**Given instruction**. Emit a verbatim copy of the lines running from the line with "What distance do the point" through the end of the material below.

=====

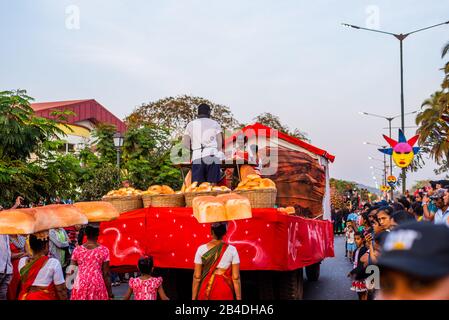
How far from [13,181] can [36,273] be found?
10.1m

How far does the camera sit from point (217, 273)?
5.86 m

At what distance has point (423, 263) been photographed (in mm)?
1621

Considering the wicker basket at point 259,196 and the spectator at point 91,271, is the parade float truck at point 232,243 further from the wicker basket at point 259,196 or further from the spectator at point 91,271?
the spectator at point 91,271

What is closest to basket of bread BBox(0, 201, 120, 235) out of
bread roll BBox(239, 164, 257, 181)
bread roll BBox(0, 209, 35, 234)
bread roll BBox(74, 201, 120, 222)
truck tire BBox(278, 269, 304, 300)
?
bread roll BBox(0, 209, 35, 234)

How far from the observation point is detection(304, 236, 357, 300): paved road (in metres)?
11.9

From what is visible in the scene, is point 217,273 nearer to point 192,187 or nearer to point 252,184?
point 252,184

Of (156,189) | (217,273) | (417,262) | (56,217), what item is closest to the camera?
(417,262)

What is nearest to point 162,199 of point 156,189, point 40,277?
point 156,189

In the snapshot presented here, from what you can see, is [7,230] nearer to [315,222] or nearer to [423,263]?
[423,263]

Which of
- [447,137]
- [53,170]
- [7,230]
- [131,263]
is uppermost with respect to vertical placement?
[447,137]

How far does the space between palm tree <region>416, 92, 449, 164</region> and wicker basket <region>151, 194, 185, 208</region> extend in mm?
32311

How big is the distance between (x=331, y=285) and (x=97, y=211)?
8362 mm
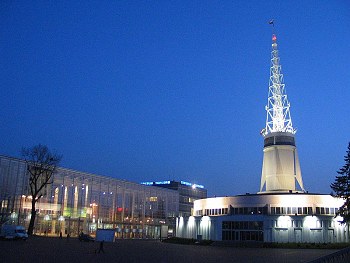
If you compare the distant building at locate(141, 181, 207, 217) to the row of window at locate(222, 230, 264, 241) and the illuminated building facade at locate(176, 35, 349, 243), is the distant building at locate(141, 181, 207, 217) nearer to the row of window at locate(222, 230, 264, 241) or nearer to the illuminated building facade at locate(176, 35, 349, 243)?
the illuminated building facade at locate(176, 35, 349, 243)

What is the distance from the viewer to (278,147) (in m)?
87.0

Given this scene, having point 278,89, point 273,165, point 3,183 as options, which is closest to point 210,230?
point 273,165

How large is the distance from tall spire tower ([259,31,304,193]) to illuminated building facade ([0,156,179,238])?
44438 millimetres

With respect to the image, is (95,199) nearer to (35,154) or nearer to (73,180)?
(73,180)

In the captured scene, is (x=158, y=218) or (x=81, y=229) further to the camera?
(x=158, y=218)

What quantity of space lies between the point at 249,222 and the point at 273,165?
1643 cm

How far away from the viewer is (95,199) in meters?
110

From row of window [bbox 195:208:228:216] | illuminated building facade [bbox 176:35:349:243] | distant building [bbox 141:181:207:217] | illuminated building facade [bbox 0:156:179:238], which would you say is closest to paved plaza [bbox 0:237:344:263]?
illuminated building facade [bbox 176:35:349:243]

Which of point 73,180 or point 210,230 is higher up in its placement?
point 73,180

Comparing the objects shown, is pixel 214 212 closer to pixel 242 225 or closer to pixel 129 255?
pixel 242 225

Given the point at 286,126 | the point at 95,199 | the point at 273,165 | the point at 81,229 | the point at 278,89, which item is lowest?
the point at 81,229

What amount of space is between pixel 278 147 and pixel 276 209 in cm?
1669

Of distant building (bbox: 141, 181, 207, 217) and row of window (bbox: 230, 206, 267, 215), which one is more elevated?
distant building (bbox: 141, 181, 207, 217)

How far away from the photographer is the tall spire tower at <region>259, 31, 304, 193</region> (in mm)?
84125
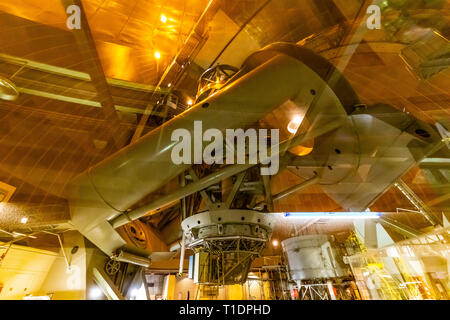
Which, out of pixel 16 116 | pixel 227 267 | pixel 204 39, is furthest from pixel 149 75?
pixel 227 267

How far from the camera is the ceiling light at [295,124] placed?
104 cm

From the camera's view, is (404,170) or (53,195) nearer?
(404,170)

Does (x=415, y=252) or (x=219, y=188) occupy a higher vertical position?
(x=219, y=188)

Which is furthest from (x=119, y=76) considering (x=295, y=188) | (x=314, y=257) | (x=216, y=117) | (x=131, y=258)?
(x=314, y=257)

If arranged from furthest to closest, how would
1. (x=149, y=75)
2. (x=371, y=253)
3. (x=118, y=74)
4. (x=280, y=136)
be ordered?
(x=149, y=75), (x=118, y=74), (x=371, y=253), (x=280, y=136)

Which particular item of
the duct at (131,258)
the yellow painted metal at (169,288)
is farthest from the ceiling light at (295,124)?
the yellow painted metal at (169,288)

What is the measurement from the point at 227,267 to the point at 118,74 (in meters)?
1.81

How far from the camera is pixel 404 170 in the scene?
1.02 m

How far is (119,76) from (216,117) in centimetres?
134

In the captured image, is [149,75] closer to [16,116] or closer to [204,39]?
[204,39]

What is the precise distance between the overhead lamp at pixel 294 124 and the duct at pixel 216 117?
93 mm
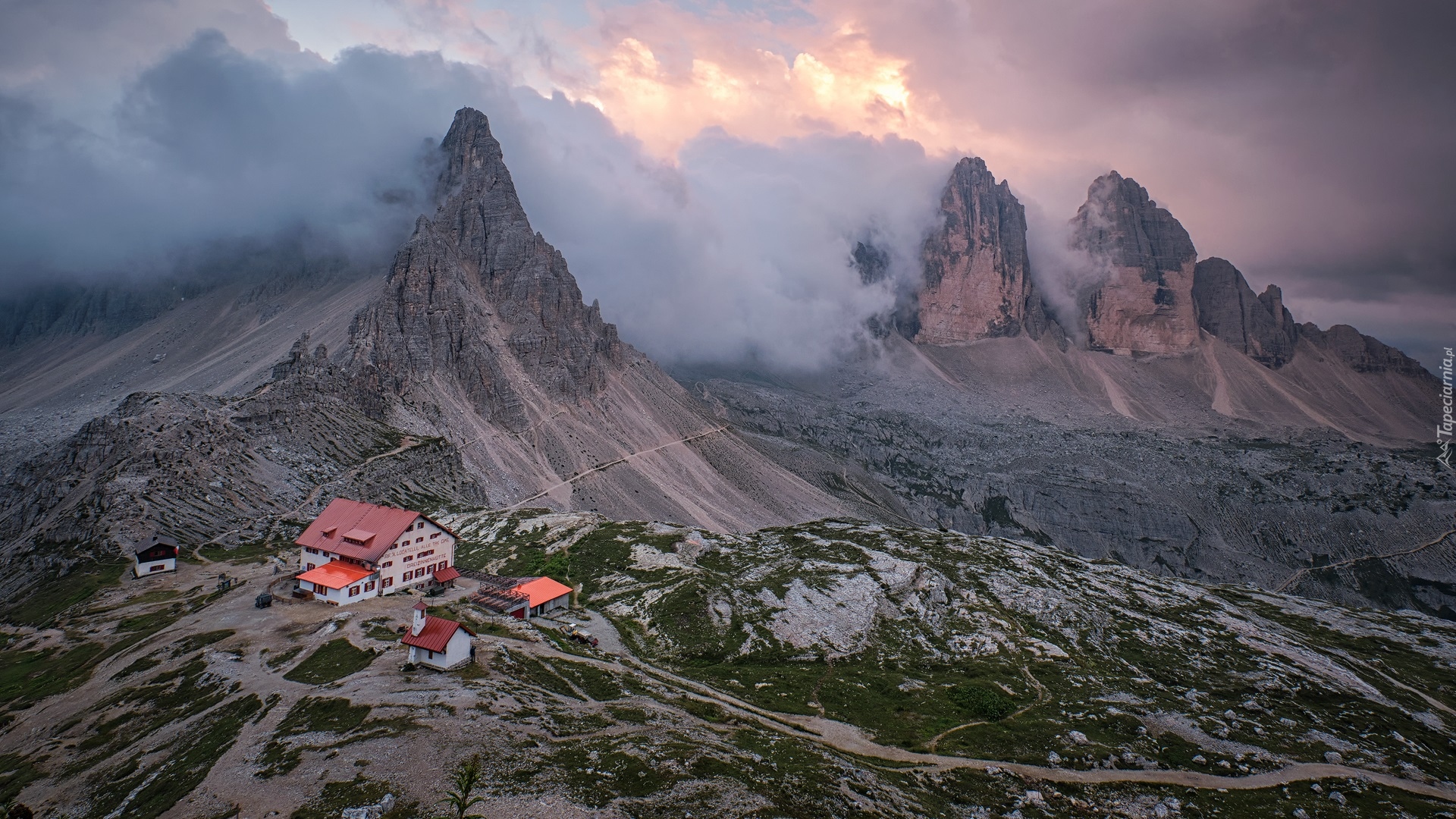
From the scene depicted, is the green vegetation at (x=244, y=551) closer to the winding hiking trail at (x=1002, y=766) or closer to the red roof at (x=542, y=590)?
the red roof at (x=542, y=590)

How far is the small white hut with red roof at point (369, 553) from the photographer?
62.8 m

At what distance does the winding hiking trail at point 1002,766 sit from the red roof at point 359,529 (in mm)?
20457

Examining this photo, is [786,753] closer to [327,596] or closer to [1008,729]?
[1008,729]

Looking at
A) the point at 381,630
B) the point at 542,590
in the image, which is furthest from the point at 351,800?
the point at 542,590

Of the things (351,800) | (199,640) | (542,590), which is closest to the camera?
(351,800)

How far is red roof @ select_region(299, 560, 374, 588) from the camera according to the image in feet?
202

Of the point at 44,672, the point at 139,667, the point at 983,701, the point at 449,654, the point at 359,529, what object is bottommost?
the point at 44,672

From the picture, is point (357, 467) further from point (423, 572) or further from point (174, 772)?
point (174, 772)

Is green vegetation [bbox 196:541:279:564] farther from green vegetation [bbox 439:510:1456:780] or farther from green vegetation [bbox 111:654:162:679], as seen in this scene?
green vegetation [bbox 111:654:162:679]

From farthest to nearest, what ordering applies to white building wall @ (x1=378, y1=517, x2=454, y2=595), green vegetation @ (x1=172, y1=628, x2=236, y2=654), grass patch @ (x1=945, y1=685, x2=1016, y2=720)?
white building wall @ (x1=378, y1=517, x2=454, y2=595) → grass patch @ (x1=945, y1=685, x2=1016, y2=720) → green vegetation @ (x1=172, y1=628, x2=236, y2=654)

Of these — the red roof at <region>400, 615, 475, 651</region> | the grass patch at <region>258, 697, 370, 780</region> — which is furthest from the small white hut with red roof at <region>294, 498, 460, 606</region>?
the grass patch at <region>258, 697, 370, 780</region>

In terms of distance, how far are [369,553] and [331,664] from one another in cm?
1924

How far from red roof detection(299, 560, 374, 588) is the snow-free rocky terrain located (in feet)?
9.17

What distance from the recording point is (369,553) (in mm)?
64625
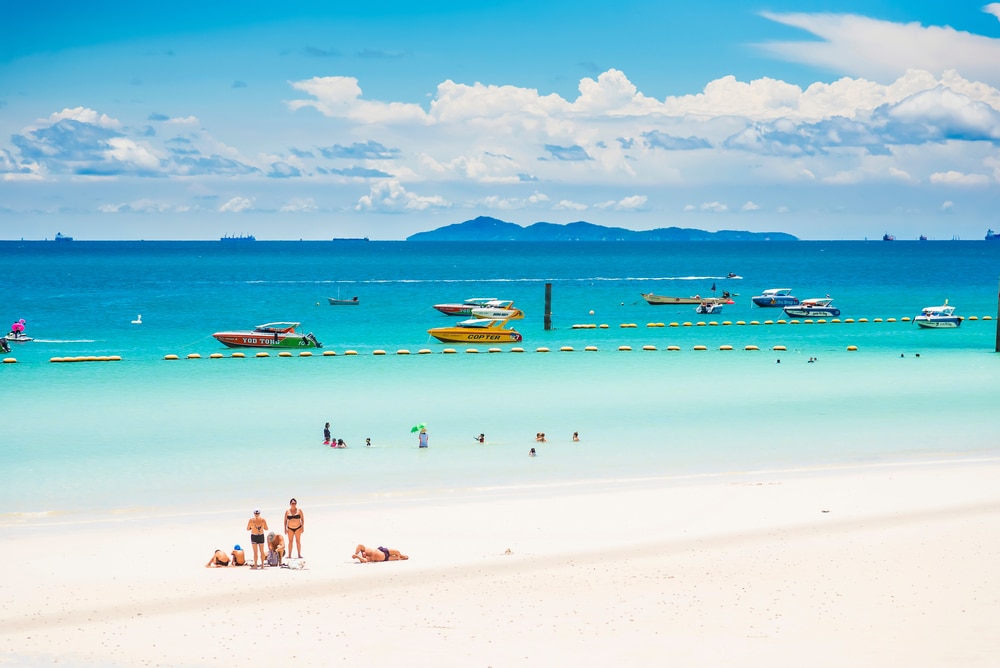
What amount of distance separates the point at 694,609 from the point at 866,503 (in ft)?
34.9

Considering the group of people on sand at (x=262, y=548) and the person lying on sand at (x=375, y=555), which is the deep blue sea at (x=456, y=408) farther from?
the person lying on sand at (x=375, y=555)

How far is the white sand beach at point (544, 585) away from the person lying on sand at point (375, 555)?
38cm

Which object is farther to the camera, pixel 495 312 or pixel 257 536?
pixel 495 312

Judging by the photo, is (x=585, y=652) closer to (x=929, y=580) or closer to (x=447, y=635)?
(x=447, y=635)

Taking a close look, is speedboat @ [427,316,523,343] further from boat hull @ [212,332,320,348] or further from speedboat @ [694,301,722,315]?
speedboat @ [694,301,722,315]

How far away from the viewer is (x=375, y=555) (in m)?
22.9

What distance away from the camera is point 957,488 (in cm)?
3039

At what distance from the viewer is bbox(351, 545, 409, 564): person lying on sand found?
22938mm

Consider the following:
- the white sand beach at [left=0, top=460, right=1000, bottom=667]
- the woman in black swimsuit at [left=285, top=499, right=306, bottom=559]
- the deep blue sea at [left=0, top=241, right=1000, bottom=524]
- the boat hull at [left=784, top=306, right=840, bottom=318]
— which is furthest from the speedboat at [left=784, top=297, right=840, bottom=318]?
the woman in black swimsuit at [left=285, top=499, right=306, bottom=559]

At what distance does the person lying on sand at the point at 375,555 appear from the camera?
903 inches

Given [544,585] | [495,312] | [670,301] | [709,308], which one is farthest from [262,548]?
[670,301]

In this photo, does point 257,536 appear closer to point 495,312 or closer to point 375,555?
point 375,555

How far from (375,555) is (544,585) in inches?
149

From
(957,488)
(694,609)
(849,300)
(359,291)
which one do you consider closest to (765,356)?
(957,488)
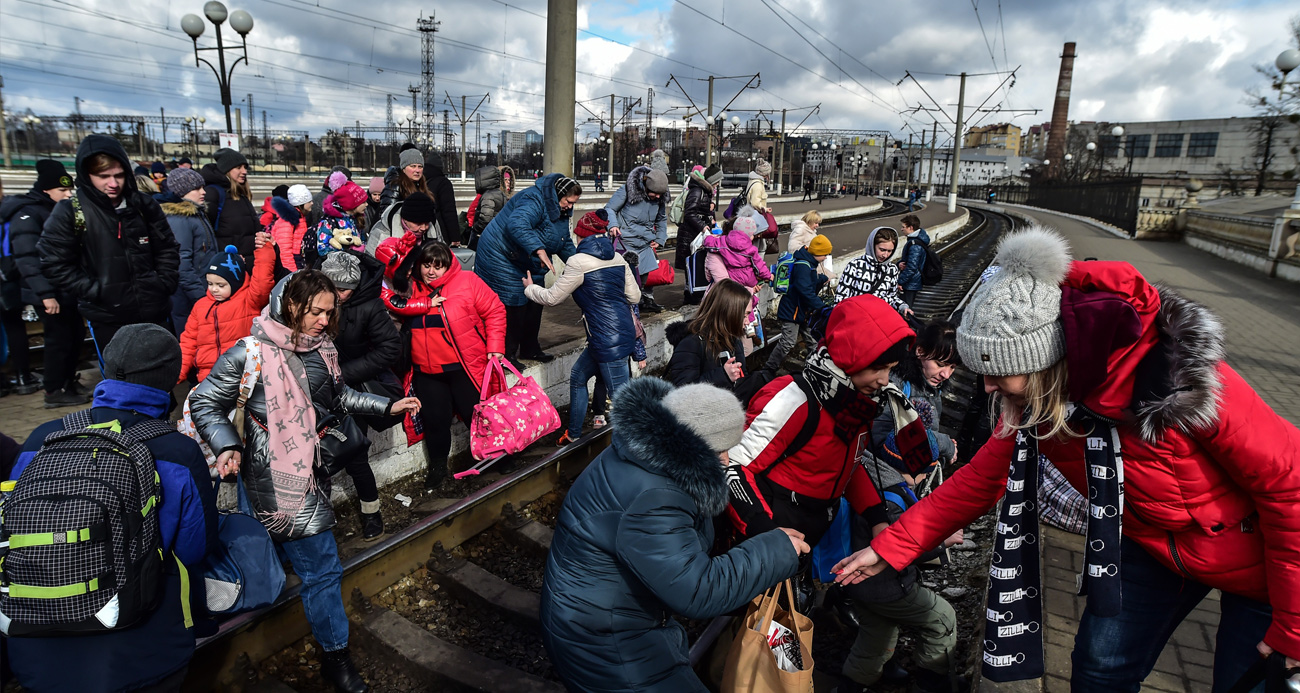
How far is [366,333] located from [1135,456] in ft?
13.5

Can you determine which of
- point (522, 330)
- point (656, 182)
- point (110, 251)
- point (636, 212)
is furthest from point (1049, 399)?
point (636, 212)

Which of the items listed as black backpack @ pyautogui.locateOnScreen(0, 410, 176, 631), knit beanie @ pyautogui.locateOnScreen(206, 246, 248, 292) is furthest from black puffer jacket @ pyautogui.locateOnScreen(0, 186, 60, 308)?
black backpack @ pyautogui.locateOnScreen(0, 410, 176, 631)

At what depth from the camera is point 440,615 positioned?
4043mm

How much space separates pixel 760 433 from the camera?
2.89m

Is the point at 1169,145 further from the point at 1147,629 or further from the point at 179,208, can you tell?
the point at 1147,629

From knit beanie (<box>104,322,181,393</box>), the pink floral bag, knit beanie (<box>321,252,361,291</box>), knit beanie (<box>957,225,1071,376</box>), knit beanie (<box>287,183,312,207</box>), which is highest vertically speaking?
knit beanie (<box>287,183,312,207</box>)

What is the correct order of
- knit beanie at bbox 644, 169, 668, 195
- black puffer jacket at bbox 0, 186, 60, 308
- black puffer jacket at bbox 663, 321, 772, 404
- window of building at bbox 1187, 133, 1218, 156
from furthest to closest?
window of building at bbox 1187, 133, 1218, 156 → knit beanie at bbox 644, 169, 668, 195 → black puffer jacket at bbox 0, 186, 60, 308 → black puffer jacket at bbox 663, 321, 772, 404

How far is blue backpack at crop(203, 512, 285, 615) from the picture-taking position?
272 cm

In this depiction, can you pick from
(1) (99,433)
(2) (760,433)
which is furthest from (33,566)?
(2) (760,433)

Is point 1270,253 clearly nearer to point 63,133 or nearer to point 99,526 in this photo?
point 99,526

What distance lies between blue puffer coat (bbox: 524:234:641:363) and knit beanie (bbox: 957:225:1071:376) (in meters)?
3.99

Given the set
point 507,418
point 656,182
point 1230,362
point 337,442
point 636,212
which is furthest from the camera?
point 1230,362

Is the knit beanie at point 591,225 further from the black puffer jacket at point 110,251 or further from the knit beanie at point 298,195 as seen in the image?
the knit beanie at point 298,195

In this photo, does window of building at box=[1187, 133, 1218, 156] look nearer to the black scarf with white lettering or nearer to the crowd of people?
the crowd of people
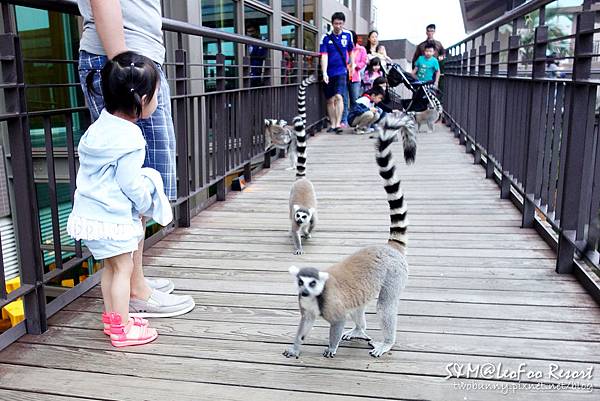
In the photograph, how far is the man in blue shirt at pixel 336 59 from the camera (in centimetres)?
873

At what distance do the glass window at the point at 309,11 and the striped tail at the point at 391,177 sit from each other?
12.8 m

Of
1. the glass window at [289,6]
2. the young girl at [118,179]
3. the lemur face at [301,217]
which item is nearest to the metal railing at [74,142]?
the young girl at [118,179]

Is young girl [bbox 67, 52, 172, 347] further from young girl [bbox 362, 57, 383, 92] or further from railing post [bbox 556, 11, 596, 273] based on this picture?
young girl [bbox 362, 57, 383, 92]

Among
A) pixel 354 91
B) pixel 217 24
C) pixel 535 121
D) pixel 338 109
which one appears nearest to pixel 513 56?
pixel 535 121

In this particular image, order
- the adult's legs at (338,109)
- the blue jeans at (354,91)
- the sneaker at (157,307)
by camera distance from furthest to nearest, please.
Answer: the blue jeans at (354,91) → the adult's legs at (338,109) → the sneaker at (157,307)

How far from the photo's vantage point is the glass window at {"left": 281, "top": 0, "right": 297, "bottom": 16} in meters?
12.1

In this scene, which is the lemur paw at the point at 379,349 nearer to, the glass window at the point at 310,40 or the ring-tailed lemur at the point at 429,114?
the ring-tailed lemur at the point at 429,114

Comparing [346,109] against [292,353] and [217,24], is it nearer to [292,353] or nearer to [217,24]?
[217,24]

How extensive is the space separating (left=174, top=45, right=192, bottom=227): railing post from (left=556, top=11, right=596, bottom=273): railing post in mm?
2520

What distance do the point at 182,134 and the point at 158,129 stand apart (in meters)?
1.57

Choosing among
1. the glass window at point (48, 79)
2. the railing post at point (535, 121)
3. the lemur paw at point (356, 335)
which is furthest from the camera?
the glass window at point (48, 79)

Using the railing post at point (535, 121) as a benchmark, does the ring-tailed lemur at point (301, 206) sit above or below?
below

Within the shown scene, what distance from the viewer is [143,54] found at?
230 centimetres

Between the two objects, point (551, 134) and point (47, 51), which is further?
point (47, 51)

=====

**Answer to the problem**.
What distance do the point at 182,134 and the point at 158,129 stand apart (in meters)?
1.57

Choosing among
1. the glass window at point (48, 79)
2. the railing post at point (535, 121)
3. the lemur paw at point (356, 335)
which is furthest from the camera?
the glass window at point (48, 79)

Using the railing post at point (535, 121) as a benchmark, does the ring-tailed lemur at point (301, 206) sit above or below?
below

Within the shown scene, what distance from the viewer is [143,54] found at?
230 centimetres

Between the two objects, point (551, 134) and point (47, 51), which is further?
point (47, 51)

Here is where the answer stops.